Title: Identification of Novel Scaffolds for IκB Kinase Beta Inhibitor via a High Throughput Screening TR-FRET Assay
VOLUME: 13 ISSUE: 9
Author(s):Kwang-Seok Oh, Sunghou Lee, Joong Kwon Choi and Byung Ho Lee
Affiliation:Bio-Organic Science Division, Korea Research Institute of Chemical Technology, 19 Sinseongno, Yuseong, Daejeon, 305-343, Republic of Korea.
Keywords:IκB kinase β, IKKβ inhibitor, time-resolved fluorescence resonance energy transfer.

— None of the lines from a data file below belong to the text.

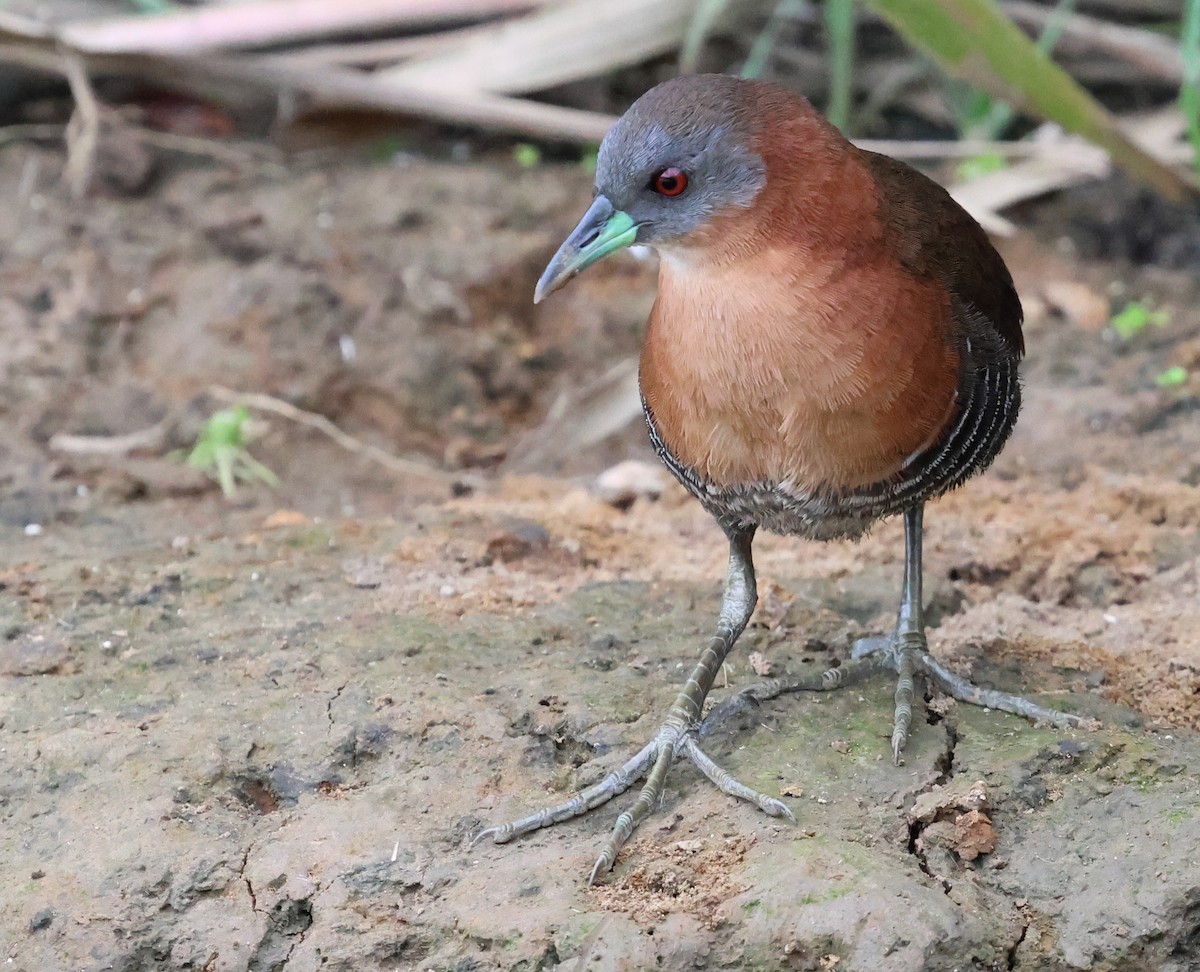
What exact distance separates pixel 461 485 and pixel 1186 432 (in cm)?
237

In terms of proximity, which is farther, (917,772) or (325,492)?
(325,492)

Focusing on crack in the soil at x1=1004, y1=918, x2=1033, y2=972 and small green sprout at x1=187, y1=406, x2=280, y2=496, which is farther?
small green sprout at x1=187, y1=406, x2=280, y2=496

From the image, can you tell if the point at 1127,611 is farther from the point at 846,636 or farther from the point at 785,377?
the point at 785,377

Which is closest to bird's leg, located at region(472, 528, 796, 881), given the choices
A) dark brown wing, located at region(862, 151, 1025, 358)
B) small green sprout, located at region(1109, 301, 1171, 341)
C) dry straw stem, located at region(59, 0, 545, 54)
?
dark brown wing, located at region(862, 151, 1025, 358)

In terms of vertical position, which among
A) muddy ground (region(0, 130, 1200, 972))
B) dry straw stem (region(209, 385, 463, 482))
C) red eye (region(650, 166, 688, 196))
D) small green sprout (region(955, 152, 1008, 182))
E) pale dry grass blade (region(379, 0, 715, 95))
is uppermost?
red eye (region(650, 166, 688, 196))

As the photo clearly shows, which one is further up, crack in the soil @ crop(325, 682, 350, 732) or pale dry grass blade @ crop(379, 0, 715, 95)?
pale dry grass blade @ crop(379, 0, 715, 95)

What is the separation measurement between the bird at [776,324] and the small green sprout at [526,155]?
3.28 metres

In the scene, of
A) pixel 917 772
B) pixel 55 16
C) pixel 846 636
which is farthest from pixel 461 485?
pixel 55 16

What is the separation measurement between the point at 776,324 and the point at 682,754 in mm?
856

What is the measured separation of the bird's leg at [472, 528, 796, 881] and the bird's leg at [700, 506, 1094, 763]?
0.07 m

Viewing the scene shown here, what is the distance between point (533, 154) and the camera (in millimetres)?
5734

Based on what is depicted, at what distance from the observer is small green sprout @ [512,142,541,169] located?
5.70 m

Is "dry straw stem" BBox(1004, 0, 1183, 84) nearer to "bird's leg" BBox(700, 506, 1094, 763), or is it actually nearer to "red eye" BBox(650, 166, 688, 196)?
"bird's leg" BBox(700, 506, 1094, 763)

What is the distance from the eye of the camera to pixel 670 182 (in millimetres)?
2389
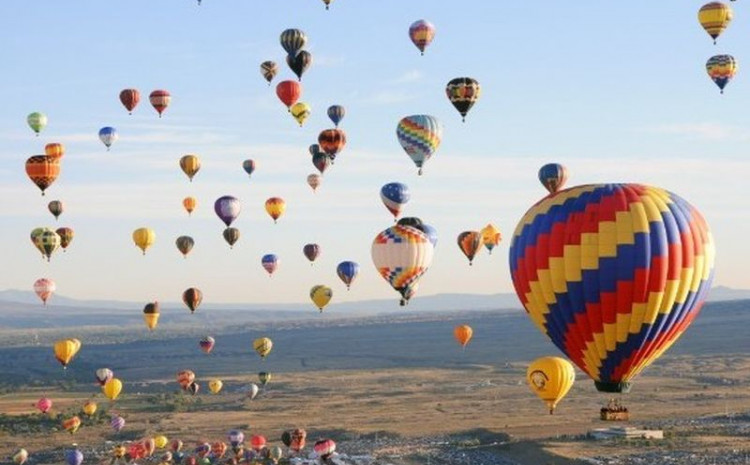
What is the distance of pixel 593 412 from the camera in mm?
78500

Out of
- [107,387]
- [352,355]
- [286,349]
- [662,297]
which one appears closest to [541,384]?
[662,297]

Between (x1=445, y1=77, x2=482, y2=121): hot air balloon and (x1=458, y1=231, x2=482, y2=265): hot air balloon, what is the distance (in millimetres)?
12031

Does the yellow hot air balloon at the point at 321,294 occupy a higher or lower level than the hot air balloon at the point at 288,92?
lower

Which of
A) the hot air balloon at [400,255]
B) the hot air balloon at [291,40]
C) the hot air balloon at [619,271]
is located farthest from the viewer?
the hot air balloon at [291,40]

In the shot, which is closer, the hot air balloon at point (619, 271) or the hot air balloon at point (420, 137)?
the hot air balloon at point (619, 271)

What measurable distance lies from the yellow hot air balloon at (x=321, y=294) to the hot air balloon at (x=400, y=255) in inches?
873

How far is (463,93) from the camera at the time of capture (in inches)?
2341

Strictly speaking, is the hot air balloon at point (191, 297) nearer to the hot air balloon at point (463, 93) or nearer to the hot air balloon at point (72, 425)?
the hot air balloon at point (72, 425)

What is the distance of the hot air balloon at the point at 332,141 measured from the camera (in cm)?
7088

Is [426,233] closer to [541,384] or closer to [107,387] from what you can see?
[541,384]

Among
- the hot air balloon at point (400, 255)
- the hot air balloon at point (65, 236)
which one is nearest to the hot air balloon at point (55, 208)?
the hot air balloon at point (65, 236)

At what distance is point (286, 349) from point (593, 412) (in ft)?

Abstract: Control of NF-κB release through the inhibition of I & κB kinase β (IKKβ) has been identified as a potential target for the treatment of inflammatory and autoimmune diseases. To screen the small molecule compound library against IKKβ, a high throughput screening (HTS) campaign was carried out using immobilized metal affinity for phosphochemicals (IMAP)-based time-resolved fluorescence resonance energy transfer (TR-FRET) assay. Through serial optimization of assay conditions, the Z value was achieved at 0.88 from the pilot library screening of the most diverse 7,243 compounds with reconfirmation rate of 63%. The results from this HTS campaign identified three novel scaffolds for the prospective IKKβ inhibitor, such as 7-benzoyl-4-phenylcyclopenta [1,2] oxazine, 1-(thiophen or furan)-2,3- dihydroimidazo[1,5] pyridine and 2-phenyloxazolo [5,4] pyridine. Particularly, 7-benzoyl-4-phenylcyclopenta [1,2] oxazine derivatives presented potent inhibitory activity and selectivity for IKKβ. These findings suggest that the current TR-FRET assay system for IKKβ was successful to identify hits for novel IKKβ inhibitors as a robust, reproducible and sensitive HTS system.